Applicando questo ragionamento alle questioni ecologiche, non possiamo semplicemente dire che non ci interessa la causa del cambiamento climatico e che dobbiamo concentrarci sui suoi effetti, soprattutto se è disponibile una gran mole di dati a favore di una conclusione ben precisa. Le evidenze disponibili lasciano poco spazio ai dubbi: la causa del cambiamento del clima della Terra a cui stiamo assistendo è l’emissione di gas serra nell’atmosfera da parte degli esseri umani iniziata con la rivoluzione industriale.

Certo che è necessario fare i conti con gli effetti di questo cambiamento, così come se divampa un incendio boschivo è necessario adoperarsi immediatamente per spegnerlo. Ma una volta passata l’emergenza puntuale, fa una certa differenza sapere se l’incendio è frutto di una qualche forma di autocombustione o se è stato causato da un gruppo di piromani. Nel secondo caso si potrebbe intervenire potenziando i controlli, adottando una legislazione più severa, curando maggiormente l’educazione ambientale ecc. Se spariscono i salmoni dai mari norvegesi potrebbe essere dirimente comprendere se tale sparizione è legata ad un’ estinzione spontanea o ad un eccesso di pesca da parte dell’uomo.

Analogamente, se vogliamo abbracciare misure serie di adattamento e mitigazione ai cambiamenti climatici, invece di limitare il nostro approccio ad interventi emergenziali e alla conta dei danni, abbiamo bisogno di dire chiaramente cosa c’è alla base di questo fenomeno.

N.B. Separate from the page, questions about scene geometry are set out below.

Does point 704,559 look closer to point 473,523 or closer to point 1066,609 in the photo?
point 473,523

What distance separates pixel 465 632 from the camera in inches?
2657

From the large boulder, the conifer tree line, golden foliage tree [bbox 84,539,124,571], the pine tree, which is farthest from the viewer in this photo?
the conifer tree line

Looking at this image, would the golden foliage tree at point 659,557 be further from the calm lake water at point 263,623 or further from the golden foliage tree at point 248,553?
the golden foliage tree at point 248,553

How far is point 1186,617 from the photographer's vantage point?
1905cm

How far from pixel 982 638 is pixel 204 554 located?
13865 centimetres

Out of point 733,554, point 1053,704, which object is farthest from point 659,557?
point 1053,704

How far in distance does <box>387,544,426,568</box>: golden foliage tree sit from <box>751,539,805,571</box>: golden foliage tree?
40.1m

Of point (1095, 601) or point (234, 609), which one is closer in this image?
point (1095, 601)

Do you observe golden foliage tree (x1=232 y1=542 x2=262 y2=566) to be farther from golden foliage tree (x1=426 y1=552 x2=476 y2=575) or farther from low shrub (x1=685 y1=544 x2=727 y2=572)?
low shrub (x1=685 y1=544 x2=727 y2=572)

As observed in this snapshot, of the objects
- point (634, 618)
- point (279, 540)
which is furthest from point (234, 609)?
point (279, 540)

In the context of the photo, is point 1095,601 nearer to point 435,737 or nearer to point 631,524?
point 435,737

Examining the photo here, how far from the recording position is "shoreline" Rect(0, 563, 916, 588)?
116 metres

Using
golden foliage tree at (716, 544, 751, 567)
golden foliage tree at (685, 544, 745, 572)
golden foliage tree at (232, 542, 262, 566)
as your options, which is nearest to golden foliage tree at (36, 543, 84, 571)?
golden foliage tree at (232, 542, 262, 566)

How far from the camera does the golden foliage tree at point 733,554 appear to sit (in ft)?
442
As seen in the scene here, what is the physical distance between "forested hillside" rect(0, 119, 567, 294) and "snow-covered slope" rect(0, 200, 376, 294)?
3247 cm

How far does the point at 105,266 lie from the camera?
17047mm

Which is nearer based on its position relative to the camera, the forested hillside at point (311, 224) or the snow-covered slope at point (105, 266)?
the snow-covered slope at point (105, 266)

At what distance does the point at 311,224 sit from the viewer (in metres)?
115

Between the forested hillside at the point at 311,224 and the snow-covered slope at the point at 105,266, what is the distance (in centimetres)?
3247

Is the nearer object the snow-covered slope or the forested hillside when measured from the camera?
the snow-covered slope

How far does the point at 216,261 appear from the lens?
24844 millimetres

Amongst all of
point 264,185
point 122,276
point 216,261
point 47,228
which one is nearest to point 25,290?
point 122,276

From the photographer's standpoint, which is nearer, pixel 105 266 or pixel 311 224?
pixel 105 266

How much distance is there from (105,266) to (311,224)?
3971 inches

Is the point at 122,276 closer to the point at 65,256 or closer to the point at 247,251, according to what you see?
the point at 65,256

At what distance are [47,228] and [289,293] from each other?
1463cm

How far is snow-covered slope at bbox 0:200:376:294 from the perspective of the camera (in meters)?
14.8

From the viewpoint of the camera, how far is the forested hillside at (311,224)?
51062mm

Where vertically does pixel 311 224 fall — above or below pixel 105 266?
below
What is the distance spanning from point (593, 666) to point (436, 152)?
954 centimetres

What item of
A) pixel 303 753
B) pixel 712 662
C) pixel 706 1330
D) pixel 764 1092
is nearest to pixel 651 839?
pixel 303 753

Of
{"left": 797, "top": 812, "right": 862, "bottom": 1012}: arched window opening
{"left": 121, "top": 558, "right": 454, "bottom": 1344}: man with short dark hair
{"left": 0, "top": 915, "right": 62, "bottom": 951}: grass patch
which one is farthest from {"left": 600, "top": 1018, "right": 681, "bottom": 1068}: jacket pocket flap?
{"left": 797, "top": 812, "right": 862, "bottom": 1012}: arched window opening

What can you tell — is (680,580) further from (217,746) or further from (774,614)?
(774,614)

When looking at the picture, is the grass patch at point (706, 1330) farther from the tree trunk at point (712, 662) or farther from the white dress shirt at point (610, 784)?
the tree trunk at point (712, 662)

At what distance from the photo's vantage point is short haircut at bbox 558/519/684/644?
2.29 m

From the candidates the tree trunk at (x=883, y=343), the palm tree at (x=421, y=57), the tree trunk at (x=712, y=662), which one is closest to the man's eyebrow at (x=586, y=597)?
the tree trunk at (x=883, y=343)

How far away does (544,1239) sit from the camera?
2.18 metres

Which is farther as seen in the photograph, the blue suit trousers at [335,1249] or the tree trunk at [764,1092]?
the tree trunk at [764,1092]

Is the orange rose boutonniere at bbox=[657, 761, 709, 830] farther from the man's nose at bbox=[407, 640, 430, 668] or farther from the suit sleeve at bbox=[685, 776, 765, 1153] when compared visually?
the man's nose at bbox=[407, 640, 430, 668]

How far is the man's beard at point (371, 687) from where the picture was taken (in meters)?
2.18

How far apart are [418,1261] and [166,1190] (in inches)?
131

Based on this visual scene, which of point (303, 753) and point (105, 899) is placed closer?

E abbiamo bisogno di una classe politica in grado di fare altrettanto.

Come i salmoni norvegesi

Perché allora se basta un ragionamento così semplice per mostrare la caducità del negazionismo (tanto di quello forte quanto di quello debole) nel dibattito pubblico ci si imbatte così di frequente in posizioni di questo tipo?

Naturalmente sono molte le ragioni per cui vengono oscurate, consapevolmente o meno, le vere cause del riscaldamento climatico. In certi casi non si può escludere una certa dose di ignoranza in buona fede. Ma sarebbe ingenuo non vedere che dietro simili prese di posizione esistono fortissimi interessi economici.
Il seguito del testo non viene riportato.